→ What to do
Restate word for word the lines from the one containing "Is woman with" through the end of the listing below, with both ends included.

##### Exercise data #####

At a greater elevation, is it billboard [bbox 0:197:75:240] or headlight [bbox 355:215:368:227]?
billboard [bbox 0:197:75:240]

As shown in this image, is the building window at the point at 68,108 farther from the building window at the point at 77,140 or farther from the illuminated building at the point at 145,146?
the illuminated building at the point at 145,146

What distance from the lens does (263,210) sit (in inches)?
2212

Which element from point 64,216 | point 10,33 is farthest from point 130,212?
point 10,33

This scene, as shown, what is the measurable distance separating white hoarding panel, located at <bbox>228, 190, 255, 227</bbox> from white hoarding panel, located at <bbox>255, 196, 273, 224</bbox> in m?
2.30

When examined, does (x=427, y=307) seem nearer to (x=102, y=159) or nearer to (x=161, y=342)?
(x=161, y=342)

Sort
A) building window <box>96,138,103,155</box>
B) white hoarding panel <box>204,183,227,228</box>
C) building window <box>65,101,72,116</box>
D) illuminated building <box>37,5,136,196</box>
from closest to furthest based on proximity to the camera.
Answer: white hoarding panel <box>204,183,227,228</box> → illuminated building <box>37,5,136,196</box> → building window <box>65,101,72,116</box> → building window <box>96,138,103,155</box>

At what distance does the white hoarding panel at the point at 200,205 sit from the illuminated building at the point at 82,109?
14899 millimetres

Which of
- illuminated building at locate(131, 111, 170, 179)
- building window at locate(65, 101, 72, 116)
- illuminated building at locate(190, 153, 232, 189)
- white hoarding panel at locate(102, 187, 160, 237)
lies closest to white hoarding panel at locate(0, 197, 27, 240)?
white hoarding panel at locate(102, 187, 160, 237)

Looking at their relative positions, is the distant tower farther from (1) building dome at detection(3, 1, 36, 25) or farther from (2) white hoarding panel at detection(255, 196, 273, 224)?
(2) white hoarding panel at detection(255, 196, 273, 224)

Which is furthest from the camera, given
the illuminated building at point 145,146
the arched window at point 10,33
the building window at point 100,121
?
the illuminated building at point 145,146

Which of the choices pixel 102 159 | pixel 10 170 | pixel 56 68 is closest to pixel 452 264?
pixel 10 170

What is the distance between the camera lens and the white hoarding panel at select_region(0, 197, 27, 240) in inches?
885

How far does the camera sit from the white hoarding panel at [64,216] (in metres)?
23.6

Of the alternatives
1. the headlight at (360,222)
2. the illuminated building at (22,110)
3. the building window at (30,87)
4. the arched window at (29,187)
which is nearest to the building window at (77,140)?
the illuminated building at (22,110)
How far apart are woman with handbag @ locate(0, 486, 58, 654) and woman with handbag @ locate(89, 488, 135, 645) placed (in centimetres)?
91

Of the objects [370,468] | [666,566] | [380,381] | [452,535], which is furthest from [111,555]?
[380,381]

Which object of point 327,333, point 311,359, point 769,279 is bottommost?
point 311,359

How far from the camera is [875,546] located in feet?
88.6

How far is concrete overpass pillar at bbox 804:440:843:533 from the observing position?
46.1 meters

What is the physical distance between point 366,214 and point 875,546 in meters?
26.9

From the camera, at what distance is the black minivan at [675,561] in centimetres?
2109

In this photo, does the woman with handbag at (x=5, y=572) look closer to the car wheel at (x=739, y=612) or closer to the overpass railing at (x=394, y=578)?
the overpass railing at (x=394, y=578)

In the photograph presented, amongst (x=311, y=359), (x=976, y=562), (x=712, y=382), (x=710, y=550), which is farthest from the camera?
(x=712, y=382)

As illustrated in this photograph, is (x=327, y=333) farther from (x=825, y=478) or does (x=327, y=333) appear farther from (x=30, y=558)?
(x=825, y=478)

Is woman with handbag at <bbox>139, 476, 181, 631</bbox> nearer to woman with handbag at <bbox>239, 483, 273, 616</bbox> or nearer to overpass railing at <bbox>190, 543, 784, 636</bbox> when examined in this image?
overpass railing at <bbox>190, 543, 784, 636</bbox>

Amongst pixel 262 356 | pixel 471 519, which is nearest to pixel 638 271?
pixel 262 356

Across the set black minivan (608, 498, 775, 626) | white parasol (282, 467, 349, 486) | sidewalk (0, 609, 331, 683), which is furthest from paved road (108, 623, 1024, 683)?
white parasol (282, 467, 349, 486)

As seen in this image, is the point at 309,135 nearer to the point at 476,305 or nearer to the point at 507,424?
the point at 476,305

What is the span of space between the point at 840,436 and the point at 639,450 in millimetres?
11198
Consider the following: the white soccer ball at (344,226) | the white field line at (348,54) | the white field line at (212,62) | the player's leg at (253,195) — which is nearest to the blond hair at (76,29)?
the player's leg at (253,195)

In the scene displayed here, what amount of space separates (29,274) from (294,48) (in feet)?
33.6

#####

→ Output of the exercise
Is woman with handbag at <bbox>139, 476, 181, 631</bbox> nearer to woman with handbag at <bbox>239, 483, 273, 616</bbox> or nearer to overpass railing at <bbox>190, 543, 784, 636</bbox> when examined in this image?
overpass railing at <bbox>190, 543, 784, 636</bbox>

Amongst pixel 262 356 | pixel 471 519, which is nearest to pixel 638 271?
pixel 262 356

Across the set black minivan (608, 498, 775, 626) | white parasol (282, 467, 349, 486) | sidewalk (0, 609, 331, 683), which is furthest from paved road (108, 623, 1024, 683)?
white parasol (282, 467, 349, 486)

As seen in this image, is the point at 309,135 nearer to the point at 476,305 or nearer to the point at 507,424?
the point at 476,305

What is the span of space between the point at 840,436 and the point at 639,450 in millimetres?
11198
Consider the following: the white soccer ball at (344,226) | the white field line at (348,54) | the white field line at (212,62) | the player's leg at (253,195) — which is nearest to the blond hair at (76,29)?
the player's leg at (253,195)

In the scene displayed here, what amount of space separates (29,274) from (294,48) (in feet)?
33.6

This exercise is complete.